Le señalo el cartel de «Se Vende».

—Puede que te dejen pasar al baño.

—Deja de hacer el tonto.

—Podemos fingir que estamos buscando casa.

Ivy sigue dando saltitos de un pie al otro como una niña desesperada por ir al baño.

—¡Fisher! ¿Tienes idea de lo que valen estas casas?

¡Gracias!

—Eh, no sé, un par de miles más que la tuya.

—Más bien un varios cientos de miles más que la mía. Pon quinientas o seiscientas mil más.

—Siempre podemos vender la mía.

Ivy deja de bailar y su rostro se relaja.

—¿Lo harías? —dice—. ¿Venderías tu piso?

Me encojo de hombros.

—Bueno…, ¿cuánto crees que vale?

Así que se lo digo.

Las cejas de Ivy se fruncen lentamente mientras me observa.

—Eso es una cifra muy concreta.

—Incluye los muebles, la nevera y la lavadora.

—¿Me estás diciendo que has puesto tu casa a la venta?

—Sí. Aunque…, bueno, técnicamente, ya no es mi casa.

—¿Ya… la has vendido?

Asiento con la cabeza.

Su mirada se enfría, se enturbia un poco.

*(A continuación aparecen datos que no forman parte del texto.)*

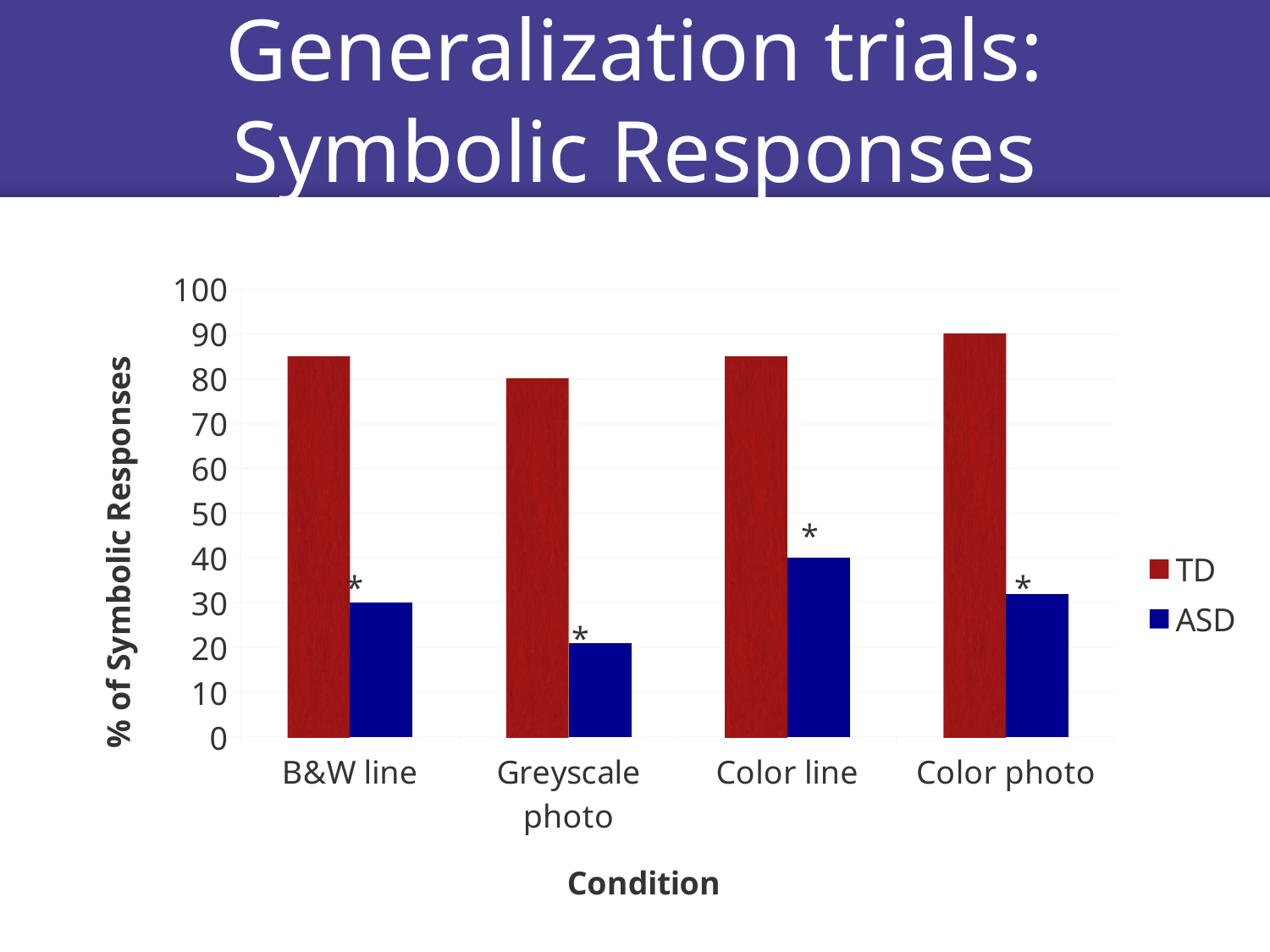
Is the ASD value for Color photo greater or less than 40? less Which condition has the lowest ASD value? Greyscale photo Which condition has the highest ASD value? Color line What kind of chart is shown on the slide? bar chart Is the ASD value for Greyscale photo greater or less than 30? less For the Color line condition, which series has the larger value, TD or ASD? TD Is the TD value for B&W line greater or less than 80? greater Which condition has the highest TD value? Color photo What is the label of the y axis? % of Symbolic Responses How many series does the legend list? 2 Which condition has the lowest TD value? Greyscale photo How many conditions are shown on the x axis? 4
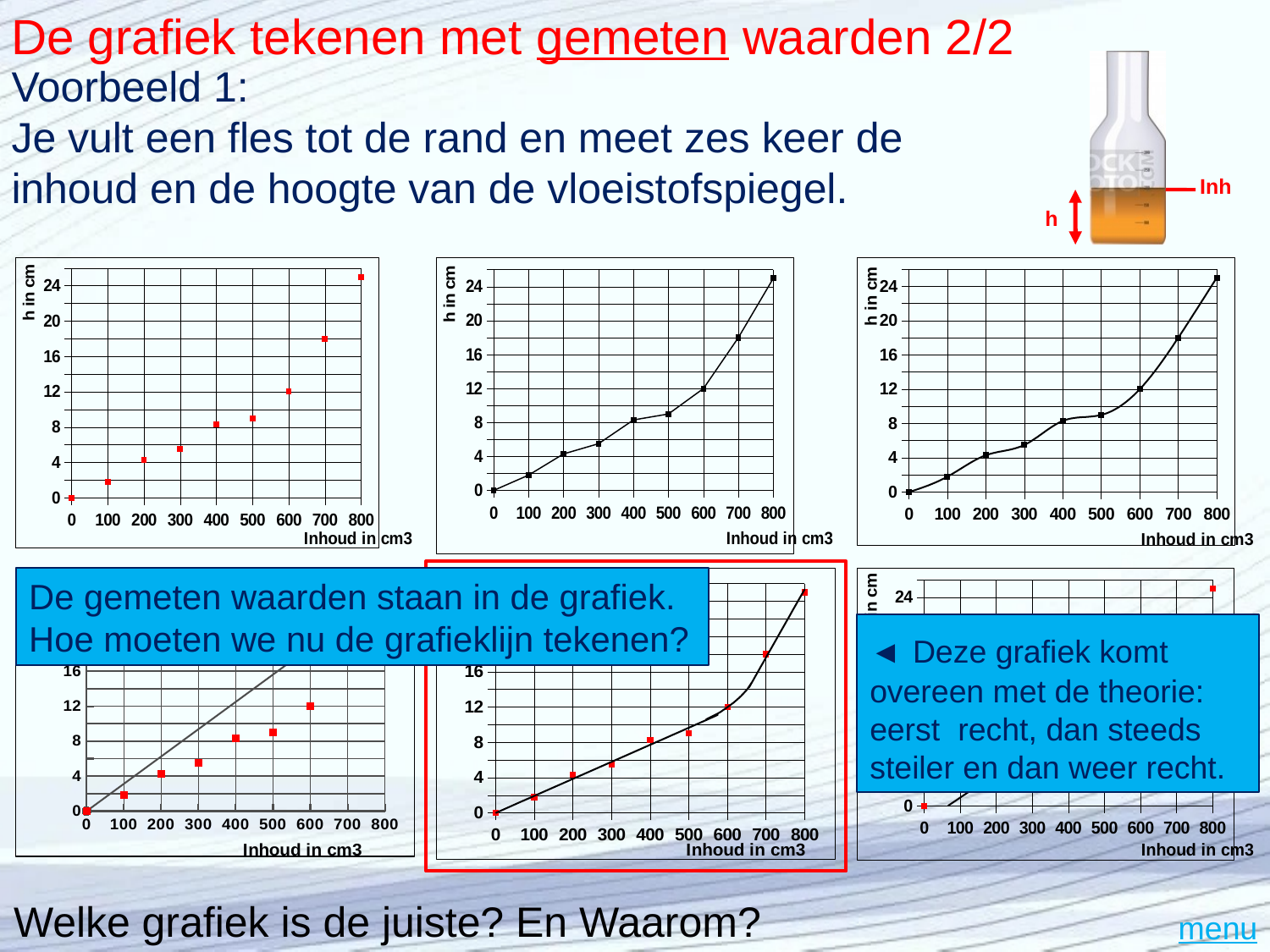
In the top-right chart, does h rise or fall as Inhoud increases from 0 to 800 cm3? rise In the top-right chart, is the value of h at 800 cm3 greater or less than 24? greater In the top-right chart, at which Inhoud value is h the highest? 800 In the top-left chart, is the value of h at 100 cm3 greater or less than 4? less In the top-left chart, what is the label of the vertical axis? h in cm How many data points are plotted in the top-left chart? 9 In the top-right chart, is the value of h at 700 cm3 greater or less than 16? greater In the top-left chart, what is the label of the horizontal axis? Inhoud in cm3 In the top-middle chart, what is the value of h at an Inhoud of 600 cm3? 12 In the top-middle chart, at which Inhoud value is h the lowest? 0 In the top-middle chart, what is the value of h at an Inhoud of 0 cm3? 0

—¿Por qué has hecho tal cosa?

—Bueno…, yo… pensé…

—¡No! —exclama Ivy—. No lo has hecho. No has pensado. Porque si lo hubieras hecho, tal vez habrías pensado en preguntarme si yo quería irme de mi casa.

—Yo…

De repente, toda la rabia desaparece de su expresión.

—En serio… —dice—. Es demasiado fácil.

—¿Tú…?

Ivy asiente con la cabeza, se chupa el dedo índice y dibuja un número uno invisible en el aire.

—Demasiado fácil.

—Te odio —le digo.

Ivy me rodea el cuello con sus brazos y me da un intenso beso en los labios.

—Te quiero —dice—. Te quiero, te quiero, te quiero.

—Bonito día para eso —dice una voz masculina detrás de nosotros.

Al volverme veo a un hombre cerrando un coche con el logo de la inmobiliaria sobre el lateral. Se acerca a nosotros extendiendo la mano para saludarnos.

—¿Señor y señora Fisher? —dice.

—Sí —digo, estrechando su mano—. Algo así.

—Ben —dice el agente inmobiliario—. ¿Y quién es este chiquitín? —pregunta mientras se agacha delante del cochecito.

—No quiero ser grosera —dice Ivy—, pero si no entro en un cuarto de baño en menos de treinta segundos, me voy a hacer pis encima.

—No hay problema —dice el agente inmobiliario—. Tiene cuatro para elegir.

Y le seguimos hasta la casa: Ivy, yo y el pequeño Daniel.